文書本文>
———

説明

超音波洗浄装置

【課題】 内部に超音波放射面を有するノズルから液体を流出させて被洗浄部位と接触させることで超音波の伝播路を形成し、前記被洗浄部位を超音波振動で洗浄するようにしたノズルシャワー式の超音波洗浄装置において、あらゆる汚れに対応できるようにする。
【解決手段】 超音波伝達体5および超音波振動子4の中心部に管路23を形成し、該管路23を経て超音波放射面5aの中心部から液体を吐出するようにし、駆動回路6は、超音波洗浄モードよりも多くの流量によって前記被洗浄部位を洗浄する高圧洗浄モードでの洗浄を可能にする。したがって、超音波洗浄モードで歯垢や皮脂等の強固に付着している汚れを除去(剥離)し、高圧洗浄モードで、前記超音波洗浄モードで剥がし取られた汚れや、食物残渣等を流し飛ばし、1台であらゆる汚れに効果的な洗浄を行うことができる。

【発明の詳細な説明】
【技術分野】
【0001】
本発明は、口腔洗浄に好適に実施され、超音波領域での振動エネルギを利用して、任意の被洗浄部位を洗浄する超音波洗浄装置に関する。
【背景技術】
【0002】
超音波振動子で発生させた超音波振動を、ノズルから吐出させた液体を介して被洗浄部位に伝達させ、洗浄を行う装置に関しては、特許文献1で提案されている。その概略構造を示すと、図8のとおりである。超音波振動子101で発生された超音波振動は、超音波伝達体102で拡大されて共振室103へ放射され、水補給口104から供給される水に重畳されて、ノズル105から口腔などの被洗浄部位に与えられる。これによって、前記超音波振動によって発生したキャビテーション気泡が破壊するときに発生する衝撃波によって、歯垢や皮脂等の強固に付着している汚れを除去(剥離)するようになっている。

———

記録一覧>
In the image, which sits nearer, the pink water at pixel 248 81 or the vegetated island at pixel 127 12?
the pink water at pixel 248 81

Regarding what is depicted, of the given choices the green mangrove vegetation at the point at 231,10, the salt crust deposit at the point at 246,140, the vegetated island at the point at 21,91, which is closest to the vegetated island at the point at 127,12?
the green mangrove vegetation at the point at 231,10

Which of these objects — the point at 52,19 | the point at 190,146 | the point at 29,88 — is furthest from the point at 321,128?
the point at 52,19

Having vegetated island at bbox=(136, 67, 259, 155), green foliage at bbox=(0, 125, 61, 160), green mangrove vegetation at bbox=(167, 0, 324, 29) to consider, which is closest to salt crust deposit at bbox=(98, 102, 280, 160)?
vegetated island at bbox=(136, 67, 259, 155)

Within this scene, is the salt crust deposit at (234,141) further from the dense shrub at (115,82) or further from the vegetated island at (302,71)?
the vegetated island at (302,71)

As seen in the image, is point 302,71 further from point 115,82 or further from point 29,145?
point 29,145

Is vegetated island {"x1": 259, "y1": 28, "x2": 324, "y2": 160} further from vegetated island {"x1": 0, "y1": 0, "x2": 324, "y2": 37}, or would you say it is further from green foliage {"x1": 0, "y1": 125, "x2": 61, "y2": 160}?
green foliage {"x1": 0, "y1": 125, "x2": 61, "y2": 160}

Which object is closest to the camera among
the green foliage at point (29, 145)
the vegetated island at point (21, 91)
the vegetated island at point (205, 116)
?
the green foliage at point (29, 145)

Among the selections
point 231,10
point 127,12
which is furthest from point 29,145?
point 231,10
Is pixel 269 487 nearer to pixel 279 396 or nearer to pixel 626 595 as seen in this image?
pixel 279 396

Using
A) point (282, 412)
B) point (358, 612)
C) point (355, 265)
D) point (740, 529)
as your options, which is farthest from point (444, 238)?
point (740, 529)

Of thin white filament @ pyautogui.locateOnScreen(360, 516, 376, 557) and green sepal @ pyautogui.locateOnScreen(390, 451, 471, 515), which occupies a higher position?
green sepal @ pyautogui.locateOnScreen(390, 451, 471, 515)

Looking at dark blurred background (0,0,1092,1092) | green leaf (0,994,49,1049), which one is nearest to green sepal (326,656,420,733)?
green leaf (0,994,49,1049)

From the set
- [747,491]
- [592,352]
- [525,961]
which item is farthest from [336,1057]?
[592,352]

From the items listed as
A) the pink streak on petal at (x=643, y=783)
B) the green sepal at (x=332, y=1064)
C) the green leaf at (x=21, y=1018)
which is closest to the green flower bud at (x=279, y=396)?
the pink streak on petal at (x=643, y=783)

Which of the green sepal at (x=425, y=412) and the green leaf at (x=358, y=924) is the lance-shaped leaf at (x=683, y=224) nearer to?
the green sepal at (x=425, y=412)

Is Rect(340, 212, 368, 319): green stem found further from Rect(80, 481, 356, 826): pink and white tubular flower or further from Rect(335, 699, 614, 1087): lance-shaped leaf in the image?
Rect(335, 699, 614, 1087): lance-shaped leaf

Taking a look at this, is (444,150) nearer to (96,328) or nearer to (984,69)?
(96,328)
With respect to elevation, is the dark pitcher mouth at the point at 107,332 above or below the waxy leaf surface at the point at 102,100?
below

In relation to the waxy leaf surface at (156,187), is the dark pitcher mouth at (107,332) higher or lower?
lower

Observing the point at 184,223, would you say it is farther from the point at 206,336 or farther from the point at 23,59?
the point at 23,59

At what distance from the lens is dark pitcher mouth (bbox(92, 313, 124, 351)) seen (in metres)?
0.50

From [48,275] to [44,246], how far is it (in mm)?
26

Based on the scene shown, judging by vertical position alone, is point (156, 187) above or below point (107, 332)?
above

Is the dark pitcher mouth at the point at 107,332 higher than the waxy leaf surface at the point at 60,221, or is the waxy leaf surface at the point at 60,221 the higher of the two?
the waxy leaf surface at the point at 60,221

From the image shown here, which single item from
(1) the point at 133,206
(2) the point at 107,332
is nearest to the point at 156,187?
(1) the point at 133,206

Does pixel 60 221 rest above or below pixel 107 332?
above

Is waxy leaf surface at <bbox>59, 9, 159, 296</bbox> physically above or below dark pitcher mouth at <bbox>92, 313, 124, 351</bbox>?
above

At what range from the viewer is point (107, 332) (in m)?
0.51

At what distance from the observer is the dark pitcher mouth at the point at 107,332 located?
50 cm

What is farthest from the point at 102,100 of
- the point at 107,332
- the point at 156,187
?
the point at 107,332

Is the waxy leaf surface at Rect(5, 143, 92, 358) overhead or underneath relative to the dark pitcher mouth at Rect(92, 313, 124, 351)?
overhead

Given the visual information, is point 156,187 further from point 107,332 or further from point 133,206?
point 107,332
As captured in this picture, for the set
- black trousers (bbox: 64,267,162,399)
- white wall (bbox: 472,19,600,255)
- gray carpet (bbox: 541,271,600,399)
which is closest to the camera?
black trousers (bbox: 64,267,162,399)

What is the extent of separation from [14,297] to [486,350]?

———

課題の要件> 超音波洗浄装置の文書を、最後の文に続けて書き進めてください。

解答例>
【特許文献1】特開昭57−65370号公報
【発明の開示】
【発明が解決しようとする課題】
【0003】
しかしながら、上述の従来技術では、超音波によって歯垢や皮脂等の汚れを剥離することは可能であるが、その剥離した汚れや、食物残渣等を洗い流すことができず、それらを綺麗に流し飛ばすには、従来の歯ブラシや、高圧洗浄を行う器具を併用しなければならないという問題がある。
【0004】
本発明の目的は、あらゆる汚れに1台で効果的な洗浄を行うことができる超音波洗浄装置を提供することである。
【課題を解決するための手段】
【0005】
本発明の超音波洗浄装置は、吐出手段から、内部に超音波放射面を有するノズルに液体を供給し、該液体を前記ノズルに形成された吐出口から流出させて被洗浄部位と接触させることで超音波の伝播路を形成し、前記被洗浄部位を洗浄するようにした超音波洗浄装置において、一端部側に超音波振動子が取付けられ、他端部側の端面が前記超音波放射面となる超音波伝達体および前記超音波振動子の中心部に、前記液体の流路が形成され、該流路を経て、前記超音波放射面の略中心部から前記液体を吐出するようにし、前記吐出手段は、超音波洗浄時よりも多くの流量によって前記被洗浄部位を洗浄する高圧洗浄モードでの洗浄がさらに可能であることを特徴とする。
【0006】
上記の構成によれば、たとえば吐出口側に向けてホーン状に形成されたノズルに吐出手段から液体を供給し、その液体を前記吐出口から流出させて被洗浄部位と接触させることで超音波の伝播路を形成し、前記ノズル内に形成された超音波放射面から、たとえば数十kHz、好ましくは20〜60kHz程度の振動振幅の大きな比較的低い超音波を放射することで、口腔などの前記被洗浄部位の強固な汚れを除去するようにした、いわゆるノズルシャワー式の超音波洗浄装置において、そのような超音波による洗浄モードに加えて、高圧洗浄モードでの洗浄をさらに可能にする。そのために、一端部側に超音波振動子が取付けられ、他端部側の端面が前記超音波放射面となる超音波伝達体および前記超音波振動子の中心部に、前記液体の流路を形成し、該流路を経て、前記超音波放射面の略中心部から前記液体を吐出するとともに、吐出手段は、ポンプ回転数を上昇するなどして、高圧洗浄モードでは、超音波洗浄モードよりも液体の流量を多くする。
【0007】
したがって、超音波洗浄モードでは歯垢や皮脂等の強固に付着している汚れを除去(剥離)し、高圧洗浄モードでは、前記超音波洗浄モードで剥がし取られた汚れや、食物残渣等を流し飛ばし、1台であらゆる汚れに効果的な洗浄を行うことができる。
【0008】
また、前記高圧洗浄モードと超音波洗浄モードとを周期的に繰返したり、高圧洗浄モードと休止とを周期的に繰返すことで、歯茎などへのマッサージ効果を得ることもできる。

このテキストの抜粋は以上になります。